### DIRECTION
Print, exactly and completely, every entry in the data.
— Begin STORED DATA —
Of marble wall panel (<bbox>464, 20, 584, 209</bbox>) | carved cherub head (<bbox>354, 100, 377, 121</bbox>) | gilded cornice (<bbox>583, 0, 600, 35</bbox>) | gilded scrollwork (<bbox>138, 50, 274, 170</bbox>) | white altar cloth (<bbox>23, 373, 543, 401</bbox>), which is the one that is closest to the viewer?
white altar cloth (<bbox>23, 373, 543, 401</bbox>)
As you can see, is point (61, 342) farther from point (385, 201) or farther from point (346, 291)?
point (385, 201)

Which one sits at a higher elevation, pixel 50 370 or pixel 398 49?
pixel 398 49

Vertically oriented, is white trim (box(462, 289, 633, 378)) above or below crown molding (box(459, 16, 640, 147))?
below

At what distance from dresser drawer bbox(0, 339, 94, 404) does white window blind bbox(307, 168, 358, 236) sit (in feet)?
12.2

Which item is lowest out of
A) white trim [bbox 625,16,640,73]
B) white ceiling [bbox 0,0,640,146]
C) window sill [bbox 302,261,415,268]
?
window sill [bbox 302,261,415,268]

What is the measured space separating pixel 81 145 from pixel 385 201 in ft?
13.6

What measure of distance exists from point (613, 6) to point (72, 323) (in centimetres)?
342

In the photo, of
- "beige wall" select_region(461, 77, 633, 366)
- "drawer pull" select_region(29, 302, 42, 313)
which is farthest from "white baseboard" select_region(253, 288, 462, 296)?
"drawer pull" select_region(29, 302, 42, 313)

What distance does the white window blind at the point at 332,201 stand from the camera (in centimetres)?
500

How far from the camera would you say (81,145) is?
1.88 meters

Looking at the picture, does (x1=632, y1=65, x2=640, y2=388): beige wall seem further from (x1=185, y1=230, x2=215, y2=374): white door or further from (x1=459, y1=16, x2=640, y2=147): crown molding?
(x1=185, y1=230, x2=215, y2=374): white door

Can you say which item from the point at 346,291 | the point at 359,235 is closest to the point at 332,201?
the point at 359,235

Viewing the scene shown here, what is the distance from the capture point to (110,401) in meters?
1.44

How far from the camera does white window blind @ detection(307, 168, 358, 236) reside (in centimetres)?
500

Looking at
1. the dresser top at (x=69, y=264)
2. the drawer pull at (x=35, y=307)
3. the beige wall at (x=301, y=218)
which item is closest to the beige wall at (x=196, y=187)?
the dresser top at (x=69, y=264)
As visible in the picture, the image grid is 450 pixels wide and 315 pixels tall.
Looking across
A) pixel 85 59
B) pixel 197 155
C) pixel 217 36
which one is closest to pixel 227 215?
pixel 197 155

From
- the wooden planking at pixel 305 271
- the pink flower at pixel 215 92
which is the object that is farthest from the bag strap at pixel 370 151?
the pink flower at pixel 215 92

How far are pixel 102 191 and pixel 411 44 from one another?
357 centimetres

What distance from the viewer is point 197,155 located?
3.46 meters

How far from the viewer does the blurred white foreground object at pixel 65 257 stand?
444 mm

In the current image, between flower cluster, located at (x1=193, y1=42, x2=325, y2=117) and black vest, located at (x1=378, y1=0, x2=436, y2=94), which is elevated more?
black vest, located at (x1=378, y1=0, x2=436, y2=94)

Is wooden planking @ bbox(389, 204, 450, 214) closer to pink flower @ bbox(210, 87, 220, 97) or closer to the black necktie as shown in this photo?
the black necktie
— End STORED DATA —
### RESULT OF THE EXERCISE
Of marble wall panel (<bbox>464, 20, 584, 209</bbox>) | carved cherub head (<bbox>354, 100, 377, 121</bbox>) | gilded cornice (<bbox>583, 0, 600, 35</bbox>) | gilded scrollwork (<bbox>138, 50, 274, 170</bbox>) | white altar cloth (<bbox>23, 373, 543, 401</bbox>), which is the one that is closest to the viewer?
white altar cloth (<bbox>23, 373, 543, 401</bbox>)
As you can see, is point (61, 342) farther from point (385, 201) or farther from point (346, 291)?
point (385, 201)

Which one sits at a higher elevation, pixel 50 370 or pixel 398 49?
pixel 398 49

Vertically oriented, is white trim (box(462, 289, 633, 378)) above or below crown molding (box(459, 16, 640, 147))?
below

At what distance from dresser drawer bbox(0, 339, 94, 404) does white window blind bbox(307, 168, 358, 236) sit (in feet)?
12.2

Which item is lowest out of
A) white trim [bbox 625,16,640,73]
B) white ceiling [bbox 0,0,640,146]
C) window sill [bbox 302,261,415,268]
?
window sill [bbox 302,261,415,268]

What is the measured space separating pixel 81 145 from pixel 385 201 in ft?
13.6

What measure of distance exists from point (613, 6) to point (72, 323) (in centimetres)?
342

In the photo, of
- "beige wall" select_region(461, 77, 633, 366)
- "drawer pull" select_region(29, 302, 42, 313)
which is farthest from "white baseboard" select_region(253, 288, 462, 296)?
"drawer pull" select_region(29, 302, 42, 313)

What distance does the white window blind at the point at 332,201 stand from the camera (in centimetres)?
500

How far from the camera would you say (81,145) is?
1.88 meters

Looking at the picture, does (x1=632, y1=65, x2=640, y2=388): beige wall seem further from (x1=185, y1=230, x2=215, y2=374): white door or further from (x1=459, y1=16, x2=640, y2=147): crown molding?
(x1=185, y1=230, x2=215, y2=374): white door

Can you say which item from the point at 346,291 | the point at 359,235 is closest to the point at 332,201?
the point at 359,235

Viewing the scene shown here, what is the distance from the capture point to (110,401) in meters?
1.44

How far from the camera does white window blind @ detection(307, 168, 358, 236) reside (in centimetres)?
500

Looking at
1. the dresser top at (x=69, y=264)
2. the drawer pull at (x=35, y=307)
3. the beige wall at (x=301, y=218)
which item is closest to the beige wall at (x=196, y=187)?
the dresser top at (x=69, y=264)
As visible in the picture, the image grid is 450 pixels wide and 315 pixels tall.
Looking across
A) pixel 85 59
B) pixel 197 155
C) pixel 217 36
which one is closest to pixel 227 215?
pixel 197 155

From
- the wooden planking at pixel 305 271
- the pink flower at pixel 215 92
which is the object that is farthest from the bag strap at pixel 370 151?
the pink flower at pixel 215 92

How far are pixel 102 191 and pixel 411 44 from one another?
357 centimetres

What distance from the viewer is point 197,155 located?
3.46 meters

How far from the viewer does the blurred white foreground object at pixel 65 257 stand?
444 mm

In the current image, between flower cluster, located at (x1=193, y1=42, x2=325, y2=117) and black vest, located at (x1=378, y1=0, x2=436, y2=94), which is elevated more?
black vest, located at (x1=378, y1=0, x2=436, y2=94)

Is wooden planking @ bbox(389, 204, 450, 214) closer to pink flower @ bbox(210, 87, 220, 97) or closer to the black necktie as shown in this photo?
the black necktie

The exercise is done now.